Observational Learning (Learning unit)
Bandura's Bobo doll work showed we learn behaviors by watching models, no direct reinforcement required. That research is why he rejected one-way environmental determinism. Observational learning is the learning-unit version of Bandura; reciprocal determinism is his personality-unit version.
This term shows up almost entirely as scenario-based multiple choice. A stem describes a person whose traits, actions, and surroundings keep influencing each other (an anxious kid avoids parties, gets fewer invites, grows more anxious), and you pick reciprocal determinism or identify which component is which. The classic trap answers are strict behaviorism (environment-only) and trait theory (traits-only). For the AAQ and EBQ free-response formats, reciprocal determinism is useful as an explanatory framework when a study involves person-environment interaction. No released FRQ has required the term verbatim, but being able to label all three components of a scenario is the skill being tested. If you can draw the triangle with arrows going both directions on every side, you've got it.
Skinner's behaviorism says the environment determines behavior in one direction, like a one-way street. Reciprocal determinism makes it a roundabout. The environment shapes you, but your traits and choices also shape which environments you enter and how those environments treat you. If a question describes influence flowing in only one direction, that's behaviorism. If the influence loops back, that's Bandura.
Reciprocal determinism is Bandura's model where personal factors, behavior, and environment all influence each other in a continuous loop.

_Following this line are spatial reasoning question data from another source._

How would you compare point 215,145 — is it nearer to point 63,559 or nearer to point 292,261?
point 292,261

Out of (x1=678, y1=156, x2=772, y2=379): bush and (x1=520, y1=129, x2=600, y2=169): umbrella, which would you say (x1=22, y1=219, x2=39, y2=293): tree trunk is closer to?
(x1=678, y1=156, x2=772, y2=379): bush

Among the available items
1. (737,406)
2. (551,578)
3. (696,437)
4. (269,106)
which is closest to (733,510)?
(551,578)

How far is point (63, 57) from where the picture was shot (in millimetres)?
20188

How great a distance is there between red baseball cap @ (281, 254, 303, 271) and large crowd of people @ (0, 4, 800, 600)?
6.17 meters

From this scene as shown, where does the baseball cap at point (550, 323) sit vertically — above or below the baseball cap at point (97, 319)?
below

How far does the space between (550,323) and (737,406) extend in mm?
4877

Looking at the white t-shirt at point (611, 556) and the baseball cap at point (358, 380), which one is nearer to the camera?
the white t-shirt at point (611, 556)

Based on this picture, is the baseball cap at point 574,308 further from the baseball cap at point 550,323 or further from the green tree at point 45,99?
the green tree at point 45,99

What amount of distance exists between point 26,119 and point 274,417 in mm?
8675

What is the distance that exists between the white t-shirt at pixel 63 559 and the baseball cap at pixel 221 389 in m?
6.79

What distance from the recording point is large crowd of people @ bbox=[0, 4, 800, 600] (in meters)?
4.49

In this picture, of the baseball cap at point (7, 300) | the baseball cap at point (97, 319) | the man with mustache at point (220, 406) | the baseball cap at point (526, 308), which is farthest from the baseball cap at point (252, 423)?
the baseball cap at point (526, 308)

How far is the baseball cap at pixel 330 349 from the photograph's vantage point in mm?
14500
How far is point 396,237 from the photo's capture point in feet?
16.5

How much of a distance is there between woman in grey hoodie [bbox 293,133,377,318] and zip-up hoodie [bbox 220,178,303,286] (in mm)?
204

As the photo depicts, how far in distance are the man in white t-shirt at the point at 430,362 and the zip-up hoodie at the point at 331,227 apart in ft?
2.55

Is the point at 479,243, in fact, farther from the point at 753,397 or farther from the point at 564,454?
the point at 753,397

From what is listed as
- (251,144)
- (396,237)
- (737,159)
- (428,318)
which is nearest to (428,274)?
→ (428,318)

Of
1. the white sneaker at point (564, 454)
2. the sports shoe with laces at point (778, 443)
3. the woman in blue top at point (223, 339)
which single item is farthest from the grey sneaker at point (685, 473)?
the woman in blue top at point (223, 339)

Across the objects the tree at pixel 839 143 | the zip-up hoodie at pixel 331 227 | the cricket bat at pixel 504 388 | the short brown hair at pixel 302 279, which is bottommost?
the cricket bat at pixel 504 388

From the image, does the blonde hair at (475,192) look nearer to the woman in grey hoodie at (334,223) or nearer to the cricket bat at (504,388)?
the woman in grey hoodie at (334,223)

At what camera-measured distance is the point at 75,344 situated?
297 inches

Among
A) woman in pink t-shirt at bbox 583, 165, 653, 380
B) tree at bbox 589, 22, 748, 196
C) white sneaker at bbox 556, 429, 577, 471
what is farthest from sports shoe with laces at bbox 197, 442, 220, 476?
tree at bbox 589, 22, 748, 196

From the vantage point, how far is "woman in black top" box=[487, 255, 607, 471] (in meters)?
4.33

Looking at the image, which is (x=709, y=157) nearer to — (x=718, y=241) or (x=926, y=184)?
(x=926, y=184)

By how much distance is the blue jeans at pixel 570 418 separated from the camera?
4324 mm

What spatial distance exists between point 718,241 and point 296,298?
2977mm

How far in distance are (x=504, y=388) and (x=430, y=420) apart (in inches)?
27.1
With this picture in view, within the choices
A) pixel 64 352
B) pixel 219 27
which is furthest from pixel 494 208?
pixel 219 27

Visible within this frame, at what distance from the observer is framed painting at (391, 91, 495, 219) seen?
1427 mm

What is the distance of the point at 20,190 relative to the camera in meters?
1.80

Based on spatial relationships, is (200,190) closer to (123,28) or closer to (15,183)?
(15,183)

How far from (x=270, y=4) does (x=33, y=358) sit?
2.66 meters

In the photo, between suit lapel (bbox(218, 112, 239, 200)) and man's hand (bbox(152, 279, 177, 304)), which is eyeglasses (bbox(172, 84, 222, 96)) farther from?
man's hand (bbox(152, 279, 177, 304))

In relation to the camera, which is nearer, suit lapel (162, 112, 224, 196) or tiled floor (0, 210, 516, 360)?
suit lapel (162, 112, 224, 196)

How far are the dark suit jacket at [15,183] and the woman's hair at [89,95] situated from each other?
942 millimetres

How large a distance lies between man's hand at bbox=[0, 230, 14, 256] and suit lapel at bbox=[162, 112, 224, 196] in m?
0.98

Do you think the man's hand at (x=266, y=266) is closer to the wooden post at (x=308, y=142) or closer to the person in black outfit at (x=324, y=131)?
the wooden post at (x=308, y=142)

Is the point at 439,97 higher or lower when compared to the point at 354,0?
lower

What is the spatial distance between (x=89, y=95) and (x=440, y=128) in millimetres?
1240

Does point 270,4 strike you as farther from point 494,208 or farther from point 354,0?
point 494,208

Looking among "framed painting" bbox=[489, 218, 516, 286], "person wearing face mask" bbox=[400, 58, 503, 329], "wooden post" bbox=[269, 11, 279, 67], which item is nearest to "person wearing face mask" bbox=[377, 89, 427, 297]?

It belongs to social cognitive theory in Topic 7.7 and is Bandura's direct response to strict behaviorism, which only let the environment do the shaping.
The word 'reciprocal' is the key. People aren't passive products of their environment; they also select and change their environments through their behavior.
Self-efficacy and locus of control are the cognitive 'personal factors' that plug into the loop, so these three terms travel together on the exam.
On multiple choice, look for a scenario where influence flows in both directions, then label which detail is the trait, which is the behavior, and which is the environment.
It's Albert Bandura's theory that personality results from the ongoing two-way interaction among three factors. Personal traits and beliefs, behavior, and environment each influence the other two in a continuous cycle.
No. Behaviorism (Skinner) says the environment determines behavior in one direction only. Bandura's reciprocal determinism keeps the environment but adds that your thoughts and behaviors also act back on the environment, making it a loop instead of a one-way street.
Personal factors (traits, beliefs, expectations like self-efficacy), behavior (your actual actions), and environment (situations, people, and consequences around you). On the exam, you're often asked to match scenario details to these three components.
Self-efficacy is one specific belief, your confidence that you can succeed at a task. Reciprocal determinism is the bigger model that explains how beliefs like self-efficacy interact with behavior and environment. Self-efficacy is a piece inside the loop, not the loop itself.
Albert Bandura, the same psychologist behind the Bobo doll experiments and observational learning. He proposed it as part of his social cognitive theory of personality, which is tested in Topic 7.7.